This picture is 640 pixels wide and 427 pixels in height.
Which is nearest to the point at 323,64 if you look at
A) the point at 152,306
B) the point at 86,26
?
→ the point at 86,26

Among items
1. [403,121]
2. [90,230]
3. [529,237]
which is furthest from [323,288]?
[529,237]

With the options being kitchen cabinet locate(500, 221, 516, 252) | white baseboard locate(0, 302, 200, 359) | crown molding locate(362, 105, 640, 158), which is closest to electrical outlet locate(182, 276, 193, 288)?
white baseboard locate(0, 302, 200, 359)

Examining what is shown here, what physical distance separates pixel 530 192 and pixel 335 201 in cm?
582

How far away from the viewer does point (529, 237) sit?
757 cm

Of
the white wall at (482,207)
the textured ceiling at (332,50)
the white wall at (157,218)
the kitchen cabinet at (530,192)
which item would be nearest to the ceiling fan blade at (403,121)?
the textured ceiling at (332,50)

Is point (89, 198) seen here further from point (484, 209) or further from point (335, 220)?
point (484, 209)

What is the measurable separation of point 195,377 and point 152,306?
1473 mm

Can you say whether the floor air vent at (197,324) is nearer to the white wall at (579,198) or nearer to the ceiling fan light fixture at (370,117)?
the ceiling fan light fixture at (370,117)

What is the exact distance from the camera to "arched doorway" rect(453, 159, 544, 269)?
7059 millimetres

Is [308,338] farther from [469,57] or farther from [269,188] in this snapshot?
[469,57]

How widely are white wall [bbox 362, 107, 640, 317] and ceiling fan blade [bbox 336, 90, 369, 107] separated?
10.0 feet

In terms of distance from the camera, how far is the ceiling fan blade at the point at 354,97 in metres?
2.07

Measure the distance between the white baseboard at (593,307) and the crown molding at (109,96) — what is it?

┄┄┄┄┄┄

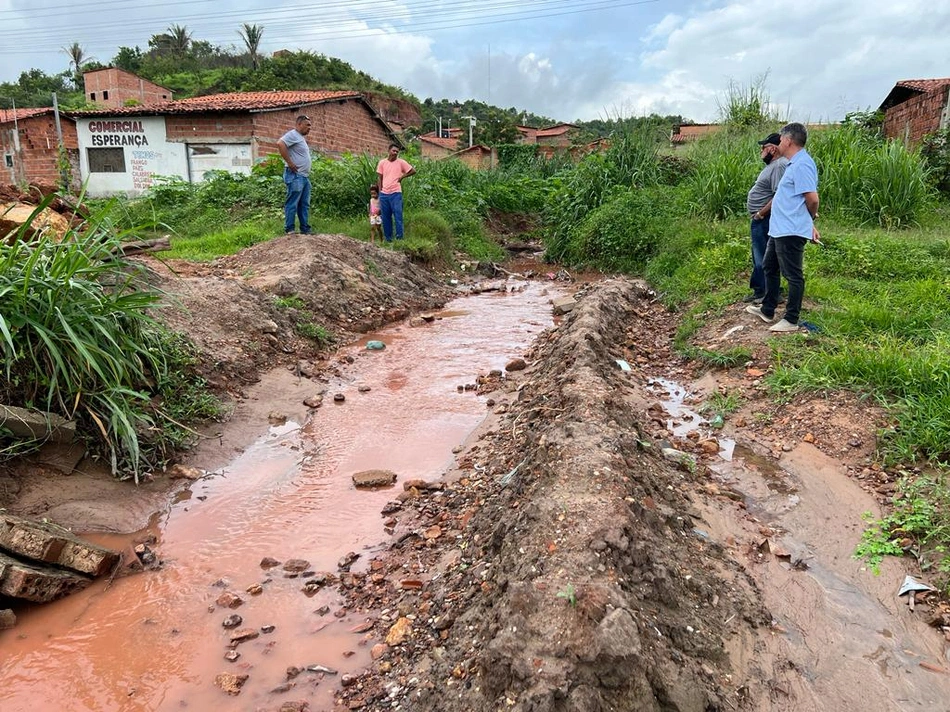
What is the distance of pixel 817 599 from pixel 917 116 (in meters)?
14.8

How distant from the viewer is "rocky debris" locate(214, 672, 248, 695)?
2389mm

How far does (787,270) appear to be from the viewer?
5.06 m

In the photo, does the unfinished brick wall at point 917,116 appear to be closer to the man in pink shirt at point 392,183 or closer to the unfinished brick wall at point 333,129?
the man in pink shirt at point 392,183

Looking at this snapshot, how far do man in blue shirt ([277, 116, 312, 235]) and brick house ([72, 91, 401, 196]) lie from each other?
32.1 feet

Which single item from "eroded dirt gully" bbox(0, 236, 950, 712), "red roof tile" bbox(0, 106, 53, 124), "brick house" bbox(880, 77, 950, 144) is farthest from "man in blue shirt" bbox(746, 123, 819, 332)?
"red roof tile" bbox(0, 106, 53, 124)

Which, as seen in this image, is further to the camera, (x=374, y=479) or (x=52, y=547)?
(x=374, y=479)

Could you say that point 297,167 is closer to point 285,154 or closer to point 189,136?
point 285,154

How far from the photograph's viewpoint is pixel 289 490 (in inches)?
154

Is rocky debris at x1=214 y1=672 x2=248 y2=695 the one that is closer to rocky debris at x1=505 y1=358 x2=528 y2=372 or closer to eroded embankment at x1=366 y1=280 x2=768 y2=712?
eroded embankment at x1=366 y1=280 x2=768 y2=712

┄┄┄┄┄┄

[WORK TO BE COMPLETED]: Which lines of the data above contain the string "cabinet"? Report each such line in full.

[SOLUTION BELOW]:
With the options being kitchen cabinet locate(500, 221, 516, 252) | white baseboard locate(0, 302, 200, 359) | crown molding locate(362, 105, 640, 158), which is closest to electrical outlet locate(182, 276, 193, 288)?
the kitchen cabinet at (530,192)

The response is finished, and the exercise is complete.